L’année 2024 est loin d’avoir été propice aux introductions en Bourse sur la place parisienne. Quelques opérations remarquées, et notamment de sociétés technologiques, ont bien répondu à l’appel, mais leur nombre reste pour l’instant limité. C’est dans ce contexte que l’Autorité des marchés financiers (AMF) a approuvé le document d’enregistrement de LightOn, une entreprise française d’intelligence artificielle (IA) générative qui prévoit de s’introduire sur Euronext à Paris, a annoncé cette dernière mardi.

Fondée en 2016 par Igor Carron et Laurent Daudet, deux entrepreneurs issus de la recherche américaine pour le premier et de Normal Sup’ pour le second, la société vise le marché "Growth" de l’opérateur boursier, réservé aux petites et moyennes entreprises, où les exigences et obligations de cotation sont réduites.

Une première étape dans le projet d’IPO de l’entreprise, qui réalisera dans ce cadre une augmentation de capital de 10 millions d’euros afin de financer sa croissance, tant sur le plan commercial (en se positionnant sur les marchés les plus porteurs, comme la défense, la santé ou la banque-assurance) qu’international, afin de poursuivre son expansion européenne et de s’installer au Moyen-Orient.

 

Un engagement de reçu

 

LightOn a d’ailleurs déjà reçu un engagement de souscription d’un montant de trois millions d’euros, de la part de la société d’investissement espagnole Axon Partners Group. Le produit de l’augmentation de capital sera donc destiné aux investissements de développement de la structure – comme le marketing ou les recrutements – et dans la technologie.

Dans le détail, LightOn était à sa fondation un spécialiste des processeurs optiques, destinés à traiter rapidement des données dans des applications d’IA. Jusqu’à 2020, où un changement de cap a été opéré. La société s’est alors concentrée sur l’IA générative et a depuis conçu douze grands modèles de langage (LLM), avec des fonctionnalités d’IA générative combinées à ces derniers.

Pour générer du chiffre d’affaires, LightOn commercialise deux solutions logicielles développées en son sein. La première, Forge, en vente depuis 2022, est un accompagnement technologique à destination des sociétés et organisations qui souhaiteraient développer leur propre modèle de langage, en améliorer un déjà existant ou y intégrer de nouvelles briques technologiques. La seconde, Paradigm, une plateforme d’IA générative "clé en main", explique l’entreprise, est quant à elle sur le marché depuis 2024.

 

En phase de test

 

Conçue à destination des sociétés privées comme des acteurs publics, elle permet notamment d’automatiser les processus métiers à l’aide de la technologie, de dialoguer avec le corpus documentaire d’une entreprise ou de créer et de gérer, de manière autonome, des réponses à des appels d’offres. Elle est notamment déjà déployée (dans une première phase de tests et d’évaluation) du côté de la Région Ile-de-France, chez Safran et Groupama, ou encore à la Direction générale des Finances publiques.
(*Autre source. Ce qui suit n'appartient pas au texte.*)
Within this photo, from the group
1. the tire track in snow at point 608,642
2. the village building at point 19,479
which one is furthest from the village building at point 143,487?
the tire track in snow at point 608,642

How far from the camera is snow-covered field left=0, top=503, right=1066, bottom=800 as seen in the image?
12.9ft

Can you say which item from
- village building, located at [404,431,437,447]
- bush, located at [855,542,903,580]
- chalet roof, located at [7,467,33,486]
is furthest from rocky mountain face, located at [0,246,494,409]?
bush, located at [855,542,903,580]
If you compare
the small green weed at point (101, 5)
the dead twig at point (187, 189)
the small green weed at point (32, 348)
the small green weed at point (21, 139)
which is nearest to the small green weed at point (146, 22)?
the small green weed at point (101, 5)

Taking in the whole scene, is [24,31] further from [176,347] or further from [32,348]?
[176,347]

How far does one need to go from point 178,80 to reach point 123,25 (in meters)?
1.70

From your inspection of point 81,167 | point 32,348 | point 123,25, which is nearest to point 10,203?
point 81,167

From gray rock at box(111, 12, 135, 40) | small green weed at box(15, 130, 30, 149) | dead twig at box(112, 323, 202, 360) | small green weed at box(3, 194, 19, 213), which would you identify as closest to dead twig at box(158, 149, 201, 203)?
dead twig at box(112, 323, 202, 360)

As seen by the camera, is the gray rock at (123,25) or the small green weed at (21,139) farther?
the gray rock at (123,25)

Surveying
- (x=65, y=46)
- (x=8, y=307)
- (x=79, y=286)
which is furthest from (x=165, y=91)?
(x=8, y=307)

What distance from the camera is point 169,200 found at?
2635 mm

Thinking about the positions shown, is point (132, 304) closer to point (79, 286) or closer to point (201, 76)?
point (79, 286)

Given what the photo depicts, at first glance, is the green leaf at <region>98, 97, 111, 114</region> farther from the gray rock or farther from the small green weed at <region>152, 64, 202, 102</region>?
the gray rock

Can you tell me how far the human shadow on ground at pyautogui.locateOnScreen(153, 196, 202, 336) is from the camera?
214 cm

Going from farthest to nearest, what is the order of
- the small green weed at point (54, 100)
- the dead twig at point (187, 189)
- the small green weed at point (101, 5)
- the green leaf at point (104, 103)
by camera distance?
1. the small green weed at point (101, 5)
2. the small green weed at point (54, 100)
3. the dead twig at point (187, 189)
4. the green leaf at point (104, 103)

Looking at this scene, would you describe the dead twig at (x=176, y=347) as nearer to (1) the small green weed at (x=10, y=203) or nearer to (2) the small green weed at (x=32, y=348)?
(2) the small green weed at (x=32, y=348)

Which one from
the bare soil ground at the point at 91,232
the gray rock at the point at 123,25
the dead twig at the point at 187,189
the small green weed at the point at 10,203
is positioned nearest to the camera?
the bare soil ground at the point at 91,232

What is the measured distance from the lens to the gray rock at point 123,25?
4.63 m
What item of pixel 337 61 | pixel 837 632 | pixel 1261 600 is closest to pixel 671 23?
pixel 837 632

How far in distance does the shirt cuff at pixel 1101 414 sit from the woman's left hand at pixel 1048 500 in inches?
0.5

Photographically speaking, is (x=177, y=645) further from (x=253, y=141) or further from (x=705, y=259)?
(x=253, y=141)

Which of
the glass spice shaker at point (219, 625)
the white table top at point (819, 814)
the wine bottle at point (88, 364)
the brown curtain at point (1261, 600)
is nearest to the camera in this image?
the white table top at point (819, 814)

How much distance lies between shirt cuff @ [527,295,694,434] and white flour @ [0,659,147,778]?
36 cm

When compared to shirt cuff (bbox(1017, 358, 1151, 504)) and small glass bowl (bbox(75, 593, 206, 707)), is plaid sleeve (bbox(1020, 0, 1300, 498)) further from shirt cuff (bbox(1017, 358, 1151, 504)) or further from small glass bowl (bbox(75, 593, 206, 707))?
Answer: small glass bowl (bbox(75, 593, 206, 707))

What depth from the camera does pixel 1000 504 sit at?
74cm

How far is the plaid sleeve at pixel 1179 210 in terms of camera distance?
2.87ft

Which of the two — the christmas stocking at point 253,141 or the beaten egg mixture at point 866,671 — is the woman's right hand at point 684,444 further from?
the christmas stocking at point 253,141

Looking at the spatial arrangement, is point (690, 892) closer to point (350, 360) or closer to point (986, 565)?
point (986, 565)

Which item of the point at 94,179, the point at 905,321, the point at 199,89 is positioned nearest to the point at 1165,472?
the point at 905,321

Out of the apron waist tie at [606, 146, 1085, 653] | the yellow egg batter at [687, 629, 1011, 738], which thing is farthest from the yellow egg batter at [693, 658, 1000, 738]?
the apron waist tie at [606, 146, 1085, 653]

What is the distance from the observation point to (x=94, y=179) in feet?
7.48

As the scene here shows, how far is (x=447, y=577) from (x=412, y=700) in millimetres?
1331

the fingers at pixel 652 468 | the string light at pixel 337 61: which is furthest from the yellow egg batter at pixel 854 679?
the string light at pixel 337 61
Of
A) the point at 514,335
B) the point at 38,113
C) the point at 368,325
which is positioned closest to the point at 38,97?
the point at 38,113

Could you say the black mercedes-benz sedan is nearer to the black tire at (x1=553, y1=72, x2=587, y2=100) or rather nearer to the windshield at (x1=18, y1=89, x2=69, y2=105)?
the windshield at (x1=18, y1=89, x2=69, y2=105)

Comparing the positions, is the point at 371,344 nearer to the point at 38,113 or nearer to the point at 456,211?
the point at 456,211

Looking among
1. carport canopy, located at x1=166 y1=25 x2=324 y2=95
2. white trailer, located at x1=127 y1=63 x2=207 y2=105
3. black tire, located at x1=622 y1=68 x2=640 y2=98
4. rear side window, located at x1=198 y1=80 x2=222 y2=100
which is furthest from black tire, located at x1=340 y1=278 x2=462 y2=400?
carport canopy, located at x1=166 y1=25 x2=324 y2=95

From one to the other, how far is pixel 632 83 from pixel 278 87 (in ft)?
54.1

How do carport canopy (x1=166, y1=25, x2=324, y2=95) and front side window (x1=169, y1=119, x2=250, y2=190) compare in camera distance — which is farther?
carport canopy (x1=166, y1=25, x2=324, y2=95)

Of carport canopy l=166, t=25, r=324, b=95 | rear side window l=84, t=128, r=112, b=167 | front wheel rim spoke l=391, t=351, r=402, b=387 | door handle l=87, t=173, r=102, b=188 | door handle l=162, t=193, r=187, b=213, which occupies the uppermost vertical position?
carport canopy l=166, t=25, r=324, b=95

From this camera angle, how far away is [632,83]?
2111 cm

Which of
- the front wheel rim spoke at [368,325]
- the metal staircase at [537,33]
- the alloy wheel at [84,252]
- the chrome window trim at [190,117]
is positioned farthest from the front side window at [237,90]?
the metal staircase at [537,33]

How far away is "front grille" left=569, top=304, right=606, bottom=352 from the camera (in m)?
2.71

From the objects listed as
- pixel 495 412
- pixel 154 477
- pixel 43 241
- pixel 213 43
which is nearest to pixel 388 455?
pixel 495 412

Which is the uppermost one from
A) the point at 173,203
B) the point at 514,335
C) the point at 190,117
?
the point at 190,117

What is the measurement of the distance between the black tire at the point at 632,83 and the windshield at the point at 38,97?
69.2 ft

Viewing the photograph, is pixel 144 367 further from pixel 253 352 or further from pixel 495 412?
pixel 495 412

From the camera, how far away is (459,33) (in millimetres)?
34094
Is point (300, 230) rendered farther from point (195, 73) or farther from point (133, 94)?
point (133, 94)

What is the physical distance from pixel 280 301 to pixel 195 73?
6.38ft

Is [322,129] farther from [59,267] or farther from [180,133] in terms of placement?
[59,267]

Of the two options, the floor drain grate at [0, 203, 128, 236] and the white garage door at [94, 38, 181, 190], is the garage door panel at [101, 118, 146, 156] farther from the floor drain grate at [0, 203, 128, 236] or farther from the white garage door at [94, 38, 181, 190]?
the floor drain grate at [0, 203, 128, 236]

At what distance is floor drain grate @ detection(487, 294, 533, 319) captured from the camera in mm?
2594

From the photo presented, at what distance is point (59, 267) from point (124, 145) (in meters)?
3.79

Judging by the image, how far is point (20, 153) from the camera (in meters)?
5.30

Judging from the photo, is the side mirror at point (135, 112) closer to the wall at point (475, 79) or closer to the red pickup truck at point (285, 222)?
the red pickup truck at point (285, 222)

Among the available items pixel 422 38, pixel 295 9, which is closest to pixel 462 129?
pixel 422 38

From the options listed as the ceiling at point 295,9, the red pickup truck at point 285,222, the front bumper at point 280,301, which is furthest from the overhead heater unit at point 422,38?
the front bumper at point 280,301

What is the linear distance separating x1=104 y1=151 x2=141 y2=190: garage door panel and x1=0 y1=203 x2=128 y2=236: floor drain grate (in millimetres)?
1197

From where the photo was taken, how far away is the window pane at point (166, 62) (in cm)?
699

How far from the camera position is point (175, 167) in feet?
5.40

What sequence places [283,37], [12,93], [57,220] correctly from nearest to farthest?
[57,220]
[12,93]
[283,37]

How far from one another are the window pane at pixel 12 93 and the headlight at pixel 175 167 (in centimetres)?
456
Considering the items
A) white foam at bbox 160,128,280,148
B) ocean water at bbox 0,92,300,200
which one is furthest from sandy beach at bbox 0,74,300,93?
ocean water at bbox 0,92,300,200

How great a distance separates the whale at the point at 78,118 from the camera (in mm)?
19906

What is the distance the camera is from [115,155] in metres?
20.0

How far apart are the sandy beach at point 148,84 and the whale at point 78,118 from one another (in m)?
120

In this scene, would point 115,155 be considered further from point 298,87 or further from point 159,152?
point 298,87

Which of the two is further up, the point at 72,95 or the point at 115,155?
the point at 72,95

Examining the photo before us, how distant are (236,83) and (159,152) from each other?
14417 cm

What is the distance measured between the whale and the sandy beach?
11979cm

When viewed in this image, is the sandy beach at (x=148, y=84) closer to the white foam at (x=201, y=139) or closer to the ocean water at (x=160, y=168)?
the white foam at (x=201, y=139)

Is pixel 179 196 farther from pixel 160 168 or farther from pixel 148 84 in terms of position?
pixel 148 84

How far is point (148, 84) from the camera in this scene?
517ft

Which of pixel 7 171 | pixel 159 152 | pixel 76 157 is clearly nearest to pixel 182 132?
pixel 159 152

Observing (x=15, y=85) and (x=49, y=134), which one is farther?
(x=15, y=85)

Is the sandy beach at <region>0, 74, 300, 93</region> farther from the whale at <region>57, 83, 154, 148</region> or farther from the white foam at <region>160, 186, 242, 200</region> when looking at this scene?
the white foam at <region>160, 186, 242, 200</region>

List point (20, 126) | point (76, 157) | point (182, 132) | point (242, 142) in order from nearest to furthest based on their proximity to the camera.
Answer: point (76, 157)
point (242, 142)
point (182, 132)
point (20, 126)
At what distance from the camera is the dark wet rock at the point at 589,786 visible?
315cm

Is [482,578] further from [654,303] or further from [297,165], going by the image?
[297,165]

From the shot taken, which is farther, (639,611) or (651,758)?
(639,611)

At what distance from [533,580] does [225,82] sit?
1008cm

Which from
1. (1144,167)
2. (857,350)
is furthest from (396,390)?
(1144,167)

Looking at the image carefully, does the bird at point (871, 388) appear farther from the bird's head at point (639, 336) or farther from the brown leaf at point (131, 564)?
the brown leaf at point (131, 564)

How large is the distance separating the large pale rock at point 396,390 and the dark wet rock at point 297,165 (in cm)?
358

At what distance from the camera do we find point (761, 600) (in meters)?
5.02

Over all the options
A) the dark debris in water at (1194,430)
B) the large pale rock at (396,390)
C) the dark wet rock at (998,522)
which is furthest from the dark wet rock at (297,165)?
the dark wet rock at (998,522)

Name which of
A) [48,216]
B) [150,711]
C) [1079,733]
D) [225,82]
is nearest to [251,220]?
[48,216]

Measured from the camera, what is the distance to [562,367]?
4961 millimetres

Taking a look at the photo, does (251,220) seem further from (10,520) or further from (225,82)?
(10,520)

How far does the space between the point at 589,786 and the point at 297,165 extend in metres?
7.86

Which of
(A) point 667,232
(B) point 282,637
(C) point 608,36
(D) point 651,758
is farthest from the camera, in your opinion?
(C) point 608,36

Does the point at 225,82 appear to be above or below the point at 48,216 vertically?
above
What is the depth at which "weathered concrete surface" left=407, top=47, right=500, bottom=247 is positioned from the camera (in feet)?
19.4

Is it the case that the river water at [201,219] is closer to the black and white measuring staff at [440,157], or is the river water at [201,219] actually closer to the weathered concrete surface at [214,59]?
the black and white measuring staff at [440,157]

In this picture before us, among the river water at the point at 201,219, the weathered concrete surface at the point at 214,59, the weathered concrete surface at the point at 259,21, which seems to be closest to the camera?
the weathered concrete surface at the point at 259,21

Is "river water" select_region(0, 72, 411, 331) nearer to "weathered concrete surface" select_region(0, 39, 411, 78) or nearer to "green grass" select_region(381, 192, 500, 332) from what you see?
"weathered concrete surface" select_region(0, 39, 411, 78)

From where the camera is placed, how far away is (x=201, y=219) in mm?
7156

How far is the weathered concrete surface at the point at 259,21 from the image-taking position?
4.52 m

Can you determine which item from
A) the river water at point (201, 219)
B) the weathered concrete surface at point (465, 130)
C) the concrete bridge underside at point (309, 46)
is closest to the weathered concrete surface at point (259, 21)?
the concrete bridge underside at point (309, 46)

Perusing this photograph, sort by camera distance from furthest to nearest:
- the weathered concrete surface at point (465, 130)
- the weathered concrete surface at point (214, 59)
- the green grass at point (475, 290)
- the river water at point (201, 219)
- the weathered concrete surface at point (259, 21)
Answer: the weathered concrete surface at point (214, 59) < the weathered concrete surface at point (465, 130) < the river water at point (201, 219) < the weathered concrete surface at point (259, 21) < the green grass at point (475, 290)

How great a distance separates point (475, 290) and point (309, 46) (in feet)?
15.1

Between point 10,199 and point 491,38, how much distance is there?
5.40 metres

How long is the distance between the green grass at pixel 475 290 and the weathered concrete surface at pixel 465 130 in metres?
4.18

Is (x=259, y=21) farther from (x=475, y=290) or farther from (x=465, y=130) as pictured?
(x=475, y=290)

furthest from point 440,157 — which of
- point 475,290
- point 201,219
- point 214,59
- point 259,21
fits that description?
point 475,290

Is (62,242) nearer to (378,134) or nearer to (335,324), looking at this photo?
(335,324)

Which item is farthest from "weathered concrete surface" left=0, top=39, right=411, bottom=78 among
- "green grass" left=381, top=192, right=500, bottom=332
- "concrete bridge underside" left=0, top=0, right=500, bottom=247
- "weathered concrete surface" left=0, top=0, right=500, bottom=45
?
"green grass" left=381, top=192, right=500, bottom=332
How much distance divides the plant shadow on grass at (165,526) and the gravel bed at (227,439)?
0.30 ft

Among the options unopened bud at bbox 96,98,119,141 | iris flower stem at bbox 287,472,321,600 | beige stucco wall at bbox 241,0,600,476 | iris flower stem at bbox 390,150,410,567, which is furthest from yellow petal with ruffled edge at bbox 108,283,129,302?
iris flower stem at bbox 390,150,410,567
Les premières mises en production et déploiements à l’échelle devraient être prévus d’ici à la fin de l’année 2024, assure LightOn. Et pour compléter cette approche de vente directe, la société a aussi conclu, au fil du premier semestre de 2024, deux partenariats stratégiques avec Orange Business et Hewlett Packard Entreprise, en vue d’associer sa solution logicielle à leur offre de cloud et hardware.

De quoi s’appuyer sur leur force de vente, afin qu’ils puissent aussi commercialiser auprès de leurs entreprises clientes une offre intégrée, du logiciel au matériel. "Le potentiel d’utilisateurs individuels représenté par ces entreprises clientes se chiffre en millions. Des discussions avancées avec d’autres acteurs des domaines des infrastructures, du matériel informatique, du cloud ou des services IT sont en cours et pourraient permettre de conclure de nouveaux accords au cours des prochains trimestres", prévoit LightOn.

 

Changement de modèle

 

La commercialisation de sa solution Paradigm, sous forme de licence, devrait en tout cas favoriser une récurrence des revenus de LightOn. Les licences pluriannuelles déjà vendues lui permettent d'ailleurs de bénéficier de revenus embarqués jusqu’en 2027.  LightOn a pourtant historiquement enregistré une part significative de son chiffre d’affaires grâce à sa première offre, Forge. En 2023, la société a ainsi généré 8 millions d’euros de chiffre d’affaires grâce à ces contrats, ce qui lui aura aussi permis d’être rentable, assure cette dernière.

"LightOn a fait évoluer en 2024 son modèle de ventes et la nature de ses revenus en faveur de revenus de licences de type SaaS issus de son offre Paradigm. Cette transition de modèle, qui induira un recul temporaire du chiffre d’affaires sur l’exercice le temps de la constitution du socle de revenus récurrents [ARR], porte déjà ses fruits avec une dynamique commerciale qui s’accélère au fil des mois", poursuit l’entreprise.

Forte de ce nouveau modèle, LightOn vise désormais un Ebitda et un free cash-flow positif en 2026, tandis qu’en 2027, la marge d’Ebitda sera attendue à 40 %. Un horizon au terme duquel le chiffre d’affaires devrait aussi avoir atteint 40 millions d’euros et l’ARR 35 millions d’euros, dont environ deux tiers découleront des ventes indirectes de Paradigm, au travers de ses partenaires stratégiques.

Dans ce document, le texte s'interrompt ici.